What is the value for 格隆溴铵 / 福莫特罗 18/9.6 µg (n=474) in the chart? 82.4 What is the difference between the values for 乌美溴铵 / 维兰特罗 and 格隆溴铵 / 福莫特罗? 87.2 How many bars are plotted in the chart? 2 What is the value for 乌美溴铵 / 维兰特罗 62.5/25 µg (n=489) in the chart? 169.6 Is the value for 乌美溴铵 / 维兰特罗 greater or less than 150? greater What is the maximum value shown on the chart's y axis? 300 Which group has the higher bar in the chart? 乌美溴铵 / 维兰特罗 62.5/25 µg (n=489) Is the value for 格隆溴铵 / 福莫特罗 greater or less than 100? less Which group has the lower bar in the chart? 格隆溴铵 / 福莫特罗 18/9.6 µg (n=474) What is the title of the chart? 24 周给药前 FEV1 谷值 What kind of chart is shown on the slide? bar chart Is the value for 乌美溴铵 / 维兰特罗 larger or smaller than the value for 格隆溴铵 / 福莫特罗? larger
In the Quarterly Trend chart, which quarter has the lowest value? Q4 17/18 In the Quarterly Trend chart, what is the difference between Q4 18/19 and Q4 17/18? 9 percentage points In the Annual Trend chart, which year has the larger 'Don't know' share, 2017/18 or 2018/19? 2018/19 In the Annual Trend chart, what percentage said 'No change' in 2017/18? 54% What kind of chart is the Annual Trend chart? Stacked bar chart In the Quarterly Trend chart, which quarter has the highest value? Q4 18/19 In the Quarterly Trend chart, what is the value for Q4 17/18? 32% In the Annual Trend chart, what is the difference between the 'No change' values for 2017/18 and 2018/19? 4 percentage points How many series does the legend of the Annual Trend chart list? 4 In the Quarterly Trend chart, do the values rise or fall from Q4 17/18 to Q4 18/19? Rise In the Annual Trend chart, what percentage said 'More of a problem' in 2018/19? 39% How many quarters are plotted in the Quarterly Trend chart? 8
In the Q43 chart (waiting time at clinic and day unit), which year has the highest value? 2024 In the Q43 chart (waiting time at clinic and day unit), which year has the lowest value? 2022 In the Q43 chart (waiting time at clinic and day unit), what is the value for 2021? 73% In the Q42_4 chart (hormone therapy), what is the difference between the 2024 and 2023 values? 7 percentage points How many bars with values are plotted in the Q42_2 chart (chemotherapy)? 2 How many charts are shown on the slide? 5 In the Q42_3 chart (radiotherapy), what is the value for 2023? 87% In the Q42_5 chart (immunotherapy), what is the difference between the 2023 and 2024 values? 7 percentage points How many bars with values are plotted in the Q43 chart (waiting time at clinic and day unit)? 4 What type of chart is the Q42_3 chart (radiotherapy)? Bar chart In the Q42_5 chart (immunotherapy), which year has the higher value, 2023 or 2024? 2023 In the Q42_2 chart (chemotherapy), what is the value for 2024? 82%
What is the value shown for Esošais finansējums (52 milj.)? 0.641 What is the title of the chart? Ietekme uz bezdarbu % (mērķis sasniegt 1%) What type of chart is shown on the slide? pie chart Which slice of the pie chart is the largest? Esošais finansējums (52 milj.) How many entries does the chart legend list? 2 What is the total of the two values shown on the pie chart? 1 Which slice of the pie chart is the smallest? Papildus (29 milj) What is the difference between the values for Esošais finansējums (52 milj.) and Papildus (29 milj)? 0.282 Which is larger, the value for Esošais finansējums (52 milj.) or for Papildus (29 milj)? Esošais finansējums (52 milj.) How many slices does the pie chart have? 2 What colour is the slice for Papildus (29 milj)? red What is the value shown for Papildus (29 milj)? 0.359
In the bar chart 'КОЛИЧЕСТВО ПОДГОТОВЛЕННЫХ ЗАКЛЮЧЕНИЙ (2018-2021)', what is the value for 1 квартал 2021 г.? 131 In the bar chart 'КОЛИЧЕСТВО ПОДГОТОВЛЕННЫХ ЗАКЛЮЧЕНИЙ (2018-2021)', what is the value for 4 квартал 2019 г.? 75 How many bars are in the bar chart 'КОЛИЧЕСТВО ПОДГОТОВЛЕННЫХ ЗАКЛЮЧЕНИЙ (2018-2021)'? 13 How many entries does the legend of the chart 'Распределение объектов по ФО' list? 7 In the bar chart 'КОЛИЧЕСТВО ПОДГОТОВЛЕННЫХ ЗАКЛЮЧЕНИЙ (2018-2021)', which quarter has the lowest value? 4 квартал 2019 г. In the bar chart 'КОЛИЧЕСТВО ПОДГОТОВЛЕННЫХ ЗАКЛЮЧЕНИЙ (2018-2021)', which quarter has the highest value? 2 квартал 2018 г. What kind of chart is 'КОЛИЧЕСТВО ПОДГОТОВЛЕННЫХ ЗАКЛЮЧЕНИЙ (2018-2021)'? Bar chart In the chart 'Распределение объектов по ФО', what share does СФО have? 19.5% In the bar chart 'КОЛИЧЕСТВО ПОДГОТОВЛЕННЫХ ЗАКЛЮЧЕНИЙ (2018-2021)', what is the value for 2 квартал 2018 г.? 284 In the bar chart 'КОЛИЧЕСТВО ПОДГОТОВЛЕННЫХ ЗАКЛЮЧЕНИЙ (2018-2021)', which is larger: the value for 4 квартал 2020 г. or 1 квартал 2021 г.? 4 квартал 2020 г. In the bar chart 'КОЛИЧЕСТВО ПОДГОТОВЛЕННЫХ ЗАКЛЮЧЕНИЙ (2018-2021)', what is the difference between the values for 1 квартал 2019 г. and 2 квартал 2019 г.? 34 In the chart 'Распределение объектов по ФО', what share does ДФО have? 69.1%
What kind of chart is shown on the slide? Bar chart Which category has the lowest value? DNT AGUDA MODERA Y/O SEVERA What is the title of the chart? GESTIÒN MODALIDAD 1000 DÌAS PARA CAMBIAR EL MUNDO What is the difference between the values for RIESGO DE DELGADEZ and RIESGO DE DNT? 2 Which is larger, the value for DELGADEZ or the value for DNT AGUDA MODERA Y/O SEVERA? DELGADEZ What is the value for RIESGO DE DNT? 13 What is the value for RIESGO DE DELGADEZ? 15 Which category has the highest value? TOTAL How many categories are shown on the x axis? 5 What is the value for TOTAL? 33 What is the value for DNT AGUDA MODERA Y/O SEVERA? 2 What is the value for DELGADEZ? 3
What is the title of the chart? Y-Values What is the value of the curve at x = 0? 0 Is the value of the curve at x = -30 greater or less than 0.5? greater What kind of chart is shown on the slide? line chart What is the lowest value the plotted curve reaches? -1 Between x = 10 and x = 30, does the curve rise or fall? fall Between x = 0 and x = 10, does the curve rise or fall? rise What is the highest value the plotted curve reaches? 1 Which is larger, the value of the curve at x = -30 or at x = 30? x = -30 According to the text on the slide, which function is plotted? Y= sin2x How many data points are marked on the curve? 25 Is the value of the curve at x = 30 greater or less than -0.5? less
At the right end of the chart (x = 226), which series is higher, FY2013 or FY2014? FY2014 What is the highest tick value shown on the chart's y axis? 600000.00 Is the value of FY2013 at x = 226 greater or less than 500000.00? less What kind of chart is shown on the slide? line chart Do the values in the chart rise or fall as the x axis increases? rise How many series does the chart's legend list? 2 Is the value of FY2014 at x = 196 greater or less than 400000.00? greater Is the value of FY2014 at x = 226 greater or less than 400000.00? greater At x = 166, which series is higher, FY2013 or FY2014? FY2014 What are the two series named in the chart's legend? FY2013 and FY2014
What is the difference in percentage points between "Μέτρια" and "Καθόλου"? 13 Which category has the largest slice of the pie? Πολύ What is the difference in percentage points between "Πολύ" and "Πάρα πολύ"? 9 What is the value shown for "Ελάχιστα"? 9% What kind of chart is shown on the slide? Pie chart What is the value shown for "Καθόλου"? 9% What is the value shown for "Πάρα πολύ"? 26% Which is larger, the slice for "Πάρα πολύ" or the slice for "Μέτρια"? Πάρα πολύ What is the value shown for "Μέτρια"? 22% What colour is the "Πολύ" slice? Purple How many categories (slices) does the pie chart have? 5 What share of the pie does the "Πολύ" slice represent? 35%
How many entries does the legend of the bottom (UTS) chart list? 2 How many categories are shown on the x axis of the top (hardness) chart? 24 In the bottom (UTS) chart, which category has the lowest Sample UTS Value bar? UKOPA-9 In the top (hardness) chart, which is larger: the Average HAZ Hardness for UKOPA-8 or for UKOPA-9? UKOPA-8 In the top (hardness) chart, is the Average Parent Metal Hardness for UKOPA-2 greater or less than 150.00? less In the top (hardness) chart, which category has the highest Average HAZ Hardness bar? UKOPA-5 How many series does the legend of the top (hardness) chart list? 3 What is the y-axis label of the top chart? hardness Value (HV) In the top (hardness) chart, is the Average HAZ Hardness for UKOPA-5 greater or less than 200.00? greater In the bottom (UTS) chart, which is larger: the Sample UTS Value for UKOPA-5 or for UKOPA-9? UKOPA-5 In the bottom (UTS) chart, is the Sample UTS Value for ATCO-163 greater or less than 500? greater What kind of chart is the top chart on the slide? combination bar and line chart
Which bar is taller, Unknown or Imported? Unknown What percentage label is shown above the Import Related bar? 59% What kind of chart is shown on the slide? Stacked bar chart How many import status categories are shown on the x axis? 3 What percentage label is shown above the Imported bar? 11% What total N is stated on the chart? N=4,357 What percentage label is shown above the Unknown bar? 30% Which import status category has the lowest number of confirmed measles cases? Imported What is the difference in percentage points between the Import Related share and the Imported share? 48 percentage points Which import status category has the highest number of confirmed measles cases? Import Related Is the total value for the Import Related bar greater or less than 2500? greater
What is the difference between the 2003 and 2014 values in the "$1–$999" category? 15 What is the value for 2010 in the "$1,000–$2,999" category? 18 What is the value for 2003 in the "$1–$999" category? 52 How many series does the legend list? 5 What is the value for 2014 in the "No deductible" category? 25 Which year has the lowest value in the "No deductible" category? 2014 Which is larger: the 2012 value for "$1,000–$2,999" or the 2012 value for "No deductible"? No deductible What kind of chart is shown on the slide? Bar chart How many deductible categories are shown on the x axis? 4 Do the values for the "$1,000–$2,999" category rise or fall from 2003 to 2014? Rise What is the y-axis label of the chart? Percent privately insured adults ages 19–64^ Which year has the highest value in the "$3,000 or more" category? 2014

## Directions for this task:
Count how many of the lines above contain the string "immunotherapy", treating uppercase and lowercase as different. Reply with only the number.

## Response to this task:
1